Searching for the God of Grace – Christ Church at Grove Farm

Searching for the God of Grace

By Melissa Elizondo

The woman comes up to us with her child asking for money. One of the guys my husband works with offers it to her. “She’s got children. I can’t say no,” he says. But the place is home to a city with one of the biggest drug problems in the Midwest and we’ve seen more than our fair share of scam artists with a sign saying one thing and a whole bunch of Facebook photos saying another.

One of the guys at a church dinner tells of having to put a cap to offering free food to the homeless. Too easy to get taken advantage of. More memorable was the story of a pastor who had a woman come up to him with a demand. “I’m depressed. Fix it,” she said.

In a place where there was a plethora of churches, the man leading a youth group was trying to convey the importance of following God. But all he knew was that it was something his parents passed down to him. One of those antiques that you put on your shelf and get out around holidays. Not exactly the kind of Sunday school answer you’re looking for.

But in a place where fifty percent of guys were unemployed and getting a job at the grocery store was impossible, you find yourself looking for answers regardless. That is what people do and I still remember a psychology professor telling me people remembered lists when they were put in a meaningful way.
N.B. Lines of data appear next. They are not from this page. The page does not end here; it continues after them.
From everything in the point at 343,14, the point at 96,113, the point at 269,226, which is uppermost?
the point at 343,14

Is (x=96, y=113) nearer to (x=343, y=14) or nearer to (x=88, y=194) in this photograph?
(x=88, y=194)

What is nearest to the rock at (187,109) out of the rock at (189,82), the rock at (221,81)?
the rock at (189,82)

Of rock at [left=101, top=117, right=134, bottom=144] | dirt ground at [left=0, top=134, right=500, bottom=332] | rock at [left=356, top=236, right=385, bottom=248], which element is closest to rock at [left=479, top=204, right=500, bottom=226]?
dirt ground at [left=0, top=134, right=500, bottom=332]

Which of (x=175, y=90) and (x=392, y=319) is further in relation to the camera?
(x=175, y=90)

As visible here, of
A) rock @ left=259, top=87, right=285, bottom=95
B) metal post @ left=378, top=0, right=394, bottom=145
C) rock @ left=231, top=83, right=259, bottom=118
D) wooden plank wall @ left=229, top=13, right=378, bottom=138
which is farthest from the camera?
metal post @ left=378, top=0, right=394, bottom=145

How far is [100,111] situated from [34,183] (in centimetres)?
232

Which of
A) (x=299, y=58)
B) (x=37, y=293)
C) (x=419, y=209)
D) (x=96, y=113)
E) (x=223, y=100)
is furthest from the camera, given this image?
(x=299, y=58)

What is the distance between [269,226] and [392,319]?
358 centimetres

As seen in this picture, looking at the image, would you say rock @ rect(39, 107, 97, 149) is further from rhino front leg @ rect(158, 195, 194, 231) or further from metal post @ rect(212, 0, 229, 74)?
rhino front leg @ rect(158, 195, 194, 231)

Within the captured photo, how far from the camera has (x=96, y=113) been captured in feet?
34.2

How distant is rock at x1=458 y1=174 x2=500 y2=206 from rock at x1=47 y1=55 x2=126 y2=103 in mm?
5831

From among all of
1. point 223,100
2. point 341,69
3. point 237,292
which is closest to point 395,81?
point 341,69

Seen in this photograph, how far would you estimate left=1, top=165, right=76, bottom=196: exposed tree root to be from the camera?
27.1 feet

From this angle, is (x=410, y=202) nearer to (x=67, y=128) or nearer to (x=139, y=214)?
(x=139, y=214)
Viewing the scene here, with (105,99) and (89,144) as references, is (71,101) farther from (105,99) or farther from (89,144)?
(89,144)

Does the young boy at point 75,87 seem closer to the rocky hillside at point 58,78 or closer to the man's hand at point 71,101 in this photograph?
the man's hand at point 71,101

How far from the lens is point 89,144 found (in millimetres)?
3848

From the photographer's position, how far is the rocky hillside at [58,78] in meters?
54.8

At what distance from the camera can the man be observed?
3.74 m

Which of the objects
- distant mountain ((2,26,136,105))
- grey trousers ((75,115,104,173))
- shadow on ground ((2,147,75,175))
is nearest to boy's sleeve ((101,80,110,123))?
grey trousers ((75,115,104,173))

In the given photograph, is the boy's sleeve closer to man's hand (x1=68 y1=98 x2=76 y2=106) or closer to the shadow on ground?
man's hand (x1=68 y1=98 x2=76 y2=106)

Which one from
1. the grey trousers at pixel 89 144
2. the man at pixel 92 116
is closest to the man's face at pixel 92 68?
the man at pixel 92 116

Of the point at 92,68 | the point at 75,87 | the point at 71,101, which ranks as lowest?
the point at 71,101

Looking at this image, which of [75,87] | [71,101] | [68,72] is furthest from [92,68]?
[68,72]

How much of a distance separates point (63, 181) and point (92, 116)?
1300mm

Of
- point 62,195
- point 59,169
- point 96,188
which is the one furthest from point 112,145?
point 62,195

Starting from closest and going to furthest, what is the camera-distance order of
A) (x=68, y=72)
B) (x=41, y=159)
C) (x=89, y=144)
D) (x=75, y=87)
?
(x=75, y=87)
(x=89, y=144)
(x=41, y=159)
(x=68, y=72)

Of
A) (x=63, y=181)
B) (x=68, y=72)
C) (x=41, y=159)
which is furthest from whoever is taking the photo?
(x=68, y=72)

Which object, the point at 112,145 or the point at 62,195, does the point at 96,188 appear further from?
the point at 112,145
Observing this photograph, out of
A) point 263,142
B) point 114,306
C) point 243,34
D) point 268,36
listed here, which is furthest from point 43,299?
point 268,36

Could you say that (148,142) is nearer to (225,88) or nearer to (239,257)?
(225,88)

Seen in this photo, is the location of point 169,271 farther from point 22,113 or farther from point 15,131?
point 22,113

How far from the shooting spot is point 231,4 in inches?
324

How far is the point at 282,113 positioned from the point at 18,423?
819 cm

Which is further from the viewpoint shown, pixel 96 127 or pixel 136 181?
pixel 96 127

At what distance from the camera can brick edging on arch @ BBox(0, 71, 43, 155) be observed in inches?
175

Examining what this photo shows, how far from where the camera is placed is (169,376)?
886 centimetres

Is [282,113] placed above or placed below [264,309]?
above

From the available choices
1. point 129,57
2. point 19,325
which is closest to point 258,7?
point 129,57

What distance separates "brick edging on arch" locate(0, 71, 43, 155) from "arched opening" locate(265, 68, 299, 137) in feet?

No matter how much you can tell children they should remember something or do something “just because…,” if it’s not meaningful for them, it doesn’t matter.

It was on a chilly day at the beginning of fall and I’m driving past some people holding signs for money. It’s a familiar site at this point, but I’d been listening to some lady talking about hanging with the homeless and I didn’t have much to lose. So I pull over. Buy lunch at Arbys. Hang out for a bit. Attempt to be human for a while.

What happened next was one of those moments that I couldn’t quite understand. Cause the guy with no teeth walks with me to Arbys. He helps me carry the food. Tells me about the people he’s with. “They’re good guys. Not like a lot of other sorts.” Mostly, he talks about Jesus. He tells me he used to be on drugs. Addicted to all kinds of stuff that I don’t remember. But then, he surrendered his life to Jesus and the addiction was gone. Just like that.

The man is very chatty, but in a pleasant way, and he talks about losing his teeth in a prison fight. It means he’s constantly overlooked for jobs. The girl he’s with? He tells me he’d die for her even though she’s recovering from a lot of pain from her last relationship. At some point, I ask the obliging question of whether or not he has a Bible. He tells me he reads it from cover to cover. Not like some of the church people who just talk about the message the pastor gave. He’s quite cheery as he says this.

He also tells me not to just give money to anyone cause most of the town is on drugs – and is getting worse. It’s one of those things that challenges my conception of how I think the world should be – and just where exactly God fit into a world like this. He tells me about a church down the street buying some of them pizza. “And you know they didn’t have to do it.”

Somewhere in the midst of the conversation, I find my world view changed, thrown off kilter of the usual trek. Cause in the world I was living in? It’s a constant quest to make sure I’m living up to – something. I’m not, of course. Not by anyone’s definition. Yet somehow – I find myself having a conversation with a guy who doesn’t question me with all the laser like precision I’m used to finding – and then just looking away when I fail to meet some criteria I could never quite pinpoint.

Where exactly is God in a world like this? I don’t know – but sometimes when I find myself caught in “the struggle to be enough”, I wonder what it means to really accept others as they are – the way I yearn to be accepted. The way Jesus accepts us as we are in the moment we are us. I don’t always find the answer I wish I would, tied up neat like a package with a bow and strings.

But sometimes I find that strange sense of finding that substance I want to see on this earth, that person I want to see –- the only one who – can take all we are as we are and refuse to let go ’til we shine like the stars in the heavens.

The strangest thing though – is it always looks just like you and me – in the moment when we love each other – as we are – in the moment we are us.